#### Passage for review
------------------------------
Lene the Wolfhound is the only one of the current dogs allowed to sleep in the bed. She's my alpha bitch, and the very best cuddler of any dog I've ever owned, so it's nice having her in bed with me. (Plus, The Fella being in another state these days, there's plenty of room...haha. When both humans are living in the same house, the rule is always that one dog is allowed in bed when there is one human -- top IW with me, or Flynn the GSD with The Fella -- but dog must always get down when the second person comes to bed. And no dogs are given bed privileges until they've well earned them and are willing to follow the very strict rules, since this can be a problem area if you're having any dominance or aggression issues.) Liz, the elder IW, shows no interest in getting into the bed with me, so that works fine. Jimmy showed some interest, and I allowed him up once when Lene had chosen to sleep on the floor for a while. But Jimmy has sleep aggression, and woke snarling and snapping at me, so he's not allowed up there anymore, and has stopped asking to come up.

 

All our dogs are allowed to sleep in the bedroom or out in the house, though these days I gate off the kitchen so that they have access to just three rooms including the bedroom at night. (This gives the cat a safe, dog-free zone, and also limits the amount of zooming that Lene and Jimmy are likely to try getting away with.) Within those three rooms, they can choose where they want to sleep. Lene sleeps either on the bed, or on the gym mat at the foot of the bed, depending on how hot it is. Liz sleeps on the gym mat. Jimmy sleeps either in his own crate, which is in the next room with a full view of me in bed through the doorway, or in Lene's crate, which is next to the bed in the bedroom. Crate doors are open.
------------------------------
#### Exercise data
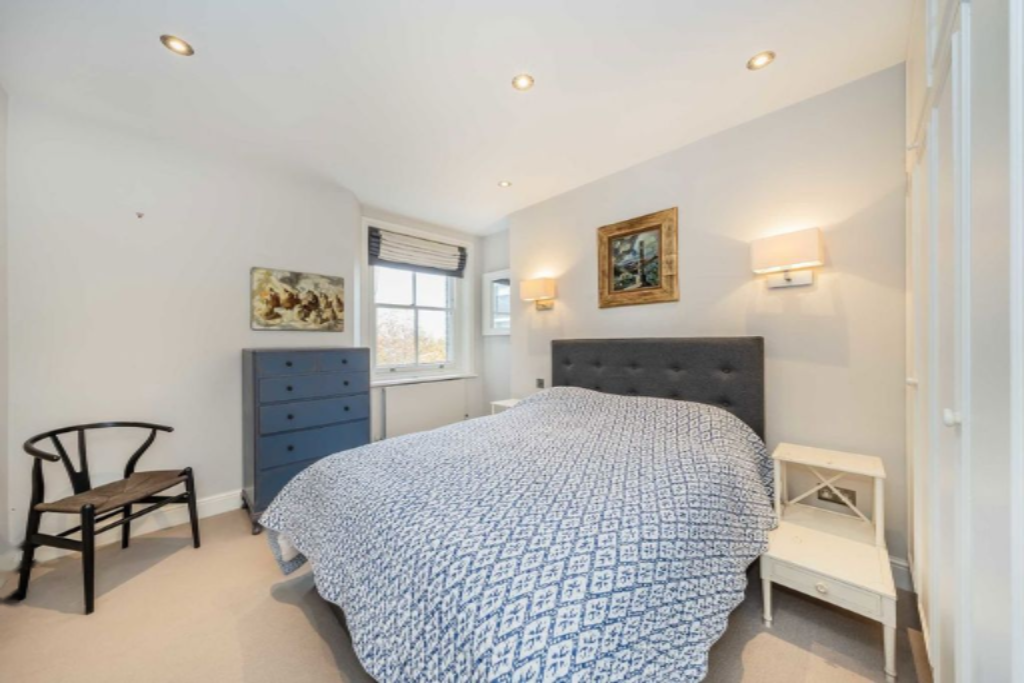 Flat in London, United Kingdom, 101 m² - picture 2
------------------------------
#### To do
1 - Copy the stretch of the passage about the dogs' sleeping arrangements from "All our dogs" through "doors are open.".
2 - Using the passage about the dogs' sleeping arrangements, say whether each statement agrees with it, and quote the words that decide each one: (a) Liz sleeps on the gym mat. (b) Jimmy is still allowed up on the bed. (c) The crate doors are kept closed.

#### Task answers
1 -
All our dogs are allowed to sleep in the bedroom or out in the house, though these days I gate off the kitchen so that they have access to just three rooms including the bedroom at night. (This gives the cat a safe, dog-free zone, and also limits the amount of zooming that Lene and Jimmy are likely to try getting away with.) Within those three rooms, they can choose where they want to sleep. Lene sleeps either on the bed, or on the gym mat at the foot of the bed, depending on how hot it is. Liz sleeps on the gym mat. Jimmy sleeps either in his own crate, which is in the next room with a full view of me in bed through the doorway, or in Lene's crate, which is next to the bed in the bedroom. Crate doors are open.

2 -
(a) Yes: "Liz sleeps on the gym mat."
(b) No: "he's not allowed up there anymore"
(c) No: "Crate doors are open."